AVRO CLI is a command line troubleshooting tool to view and query data in AVRO files located in both local and hdfs file system.
Run the script bin/avrocli
The available commands are listed below:
1. help : Displays available commands
help <command_name> : Displays information on the specific command
Example : help describe
2. describe : Describes the schema for a given Avro file
Usage : describe <[hdfs:|file:]Avro file Name>
Example : describe hdfs:/var/tmp/test.avro
describe file:/var/tmp/test.avro
3. bulkAvroToCsv : Converts AVRO files to CSV files
Usage : bulkAvroToCsv <[hdfs:|file:]Avro SRC dir> <CSV DEST dir> <threadCount>
Example : bulkAvroToCsv hdfs:/var/tmp/ /var/tmp/backup/ 6
3. select : Select the records from given AVRO file either from localfile system(give file:) or hdfs(give hdfs:)
Usage : select <[column_name|operation_on_column]> from <[hdfs:|file:]Avro file Name> where <column_name>=<value> and/or .. groupby(<column_name)
Operations supported on column
------------------------------
1.sum(<column_name>) : gives sum of the given column
2.min(<column_name>) : gives min of the given column
3.max(<column_name>) : gives max of the given column
4.distinct(<column_name>) : gives distinct of the given column(this operation is supported only in mapreduce for now)
5.groupby(<column_name> : gives output based on the groupby column(this operation is supported only in mapreduce for now)
Example 1 : select * from hdfs:/var/tmp/test.avro
select accountNumber,balance from hdfs:/var/tmp/test.avro where msisdn=1234
select count(*) from hdfs:/var/tmp/test.avro
Example 2 : select sum(creditAmount) from hdfs:/var/tmp/test.avro where serviceClass<150 and drType=6
select sum(creditAmount) from hdfs:/var/tmp/test* where serviceClass<150 and drType=6 groupby(journalTypeId)
NOTE :
------
1. select statement works in two modes. Local job(single jvm) or a mapreduce job. To select mutliple files give * as regex. (See Example 2). When multiple files are selected a mapreduce job is automatically triggered. For a Local job give only single file (see Example 1)

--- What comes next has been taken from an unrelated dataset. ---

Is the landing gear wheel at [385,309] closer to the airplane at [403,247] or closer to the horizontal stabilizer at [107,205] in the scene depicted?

2. Filter conditions supported are AND and OR only and the operators supported are = , != , > , < , >= and <=.
3. Substructures filtering are not supported.
4. exit : Exits AvroReader
Use the following definition to use avrocli
in your maven project:
<dependency>
<groupId>avrocli</groupId>
<artifactId>avrocli</artifactId>
<version>1.0</version>
</dependency>
Prerequisites:
- Maven 2+
- Java 5+
Check out and build:
git clone https://github.com/PrabhuJoseph/avrocli.git
cd avrocli
mvn package